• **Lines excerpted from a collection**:
* * * * * * *
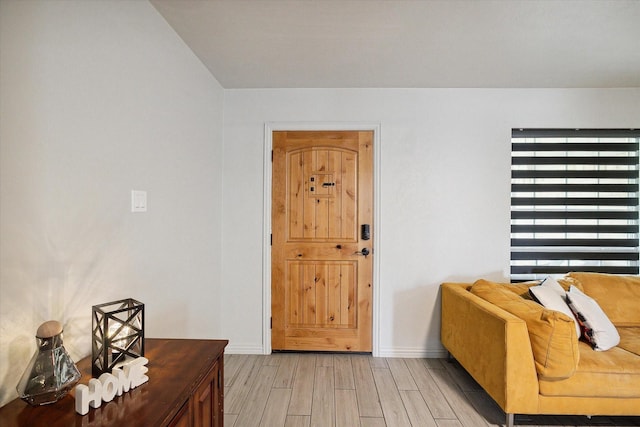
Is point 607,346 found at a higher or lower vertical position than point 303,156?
lower

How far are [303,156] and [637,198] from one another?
3.13 meters

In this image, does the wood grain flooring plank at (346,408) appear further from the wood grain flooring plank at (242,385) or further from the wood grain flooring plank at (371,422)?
the wood grain flooring plank at (242,385)

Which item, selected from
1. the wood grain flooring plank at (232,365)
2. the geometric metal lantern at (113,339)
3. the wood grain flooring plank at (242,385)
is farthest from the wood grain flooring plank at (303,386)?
the geometric metal lantern at (113,339)

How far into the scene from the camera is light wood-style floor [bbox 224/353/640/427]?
2221mm

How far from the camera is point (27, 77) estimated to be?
1175mm

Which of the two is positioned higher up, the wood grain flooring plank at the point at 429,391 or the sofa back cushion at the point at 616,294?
the sofa back cushion at the point at 616,294

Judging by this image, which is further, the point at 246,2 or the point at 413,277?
the point at 413,277

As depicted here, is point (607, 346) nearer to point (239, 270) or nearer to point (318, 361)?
point (318, 361)

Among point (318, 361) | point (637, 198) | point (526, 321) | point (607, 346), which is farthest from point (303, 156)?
point (637, 198)

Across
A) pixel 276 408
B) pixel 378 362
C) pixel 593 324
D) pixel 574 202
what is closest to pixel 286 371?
pixel 276 408

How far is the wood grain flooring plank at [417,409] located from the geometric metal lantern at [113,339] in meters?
1.76

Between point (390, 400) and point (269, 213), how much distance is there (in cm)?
184

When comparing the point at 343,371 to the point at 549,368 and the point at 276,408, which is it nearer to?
the point at 276,408

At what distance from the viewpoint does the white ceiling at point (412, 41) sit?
1.98m
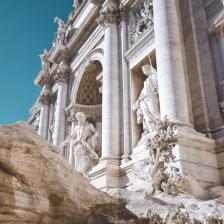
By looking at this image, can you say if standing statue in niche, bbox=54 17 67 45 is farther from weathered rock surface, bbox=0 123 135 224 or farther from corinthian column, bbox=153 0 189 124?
weathered rock surface, bbox=0 123 135 224

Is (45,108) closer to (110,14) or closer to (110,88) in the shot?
A: (110,14)

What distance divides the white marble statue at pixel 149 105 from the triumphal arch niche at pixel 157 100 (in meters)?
0.03

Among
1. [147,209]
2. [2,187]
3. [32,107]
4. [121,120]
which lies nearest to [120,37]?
[121,120]

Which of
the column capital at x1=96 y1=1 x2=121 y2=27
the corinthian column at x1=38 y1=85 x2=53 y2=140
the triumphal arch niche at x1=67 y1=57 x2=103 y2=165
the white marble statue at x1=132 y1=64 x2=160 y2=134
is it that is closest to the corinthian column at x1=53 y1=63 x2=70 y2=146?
the triumphal arch niche at x1=67 y1=57 x2=103 y2=165

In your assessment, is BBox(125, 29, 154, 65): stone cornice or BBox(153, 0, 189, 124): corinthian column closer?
BBox(153, 0, 189, 124): corinthian column

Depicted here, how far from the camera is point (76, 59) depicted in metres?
17.7

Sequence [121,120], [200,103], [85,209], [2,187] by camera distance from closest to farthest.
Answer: [2,187] < [85,209] < [200,103] < [121,120]

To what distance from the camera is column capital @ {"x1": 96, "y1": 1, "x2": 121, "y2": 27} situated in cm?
1343

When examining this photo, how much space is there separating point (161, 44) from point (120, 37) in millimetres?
4041

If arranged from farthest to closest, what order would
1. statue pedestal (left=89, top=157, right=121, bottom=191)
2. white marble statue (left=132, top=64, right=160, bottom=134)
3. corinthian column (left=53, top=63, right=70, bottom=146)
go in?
* * * * * * *
Duplicate the lines above word for word, starting with the line that contains "How far is the" and ending after the line that contains "Answer: [2,187] <". Omit the pictures from your copy.

• **Output of the task**:
How far is the wood grain flooring plank at [417,409] located from the geometric metal lantern at [113,339] in meters?
1.76

Between point (390, 400) and point (269, 213), how much distance is there (in cm)?
184

When comparing the point at 343,371 to the point at 549,368 and the point at 276,408, which is it nearer to?
the point at 276,408

At what distance from the viewpoint does the white ceiling at point (412, 41) sit?
1.98m
By looking at this image, can you say if standing statue in niche, bbox=54 17 67 45 is farther from weathered rock surface, bbox=0 123 135 224 or farther from corinthian column, bbox=153 0 189 124?
weathered rock surface, bbox=0 123 135 224

Is (45,108) closer to (110,14) or closer to (110,88) in the shot?
A: (110,14)

What distance divides the white marble statue at pixel 149 105 from the triumphal arch niche at pixel 157 100 (in meters)?
0.03

Among
1. [147,209]
2. [2,187]
3. [32,107]
4. [121,120]
which lies nearest to [120,37]?
[121,120]

Which of
the column capital at x1=96 y1=1 x2=121 y2=27
the corinthian column at x1=38 y1=85 x2=53 y2=140
the triumphal arch niche at x1=67 y1=57 x2=103 y2=165
the white marble statue at x1=132 y1=64 x2=160 y2=134
is it that is closest to the corinthian column at x1=53 y1=63 x2=70 y2=146?
the triumphal arch niche at x1=67 y1=57 x2=103 y2=165

In your assessment, is BBox(125, 29, 154, 65): stone cornice or BBox(153, 0, 189, 124): corinthian column closer?
BBox(153, 0, 189, 124): corinthian column

Depicted here, how far from the camera is point (76, 59) depicted in metres?
17.7

Sequence [121,120], [200,103], [85,209], [2,187] by camera distance from closest to farthest.
Answer: [2,187] < [85,209] < [200,103] < [121,120]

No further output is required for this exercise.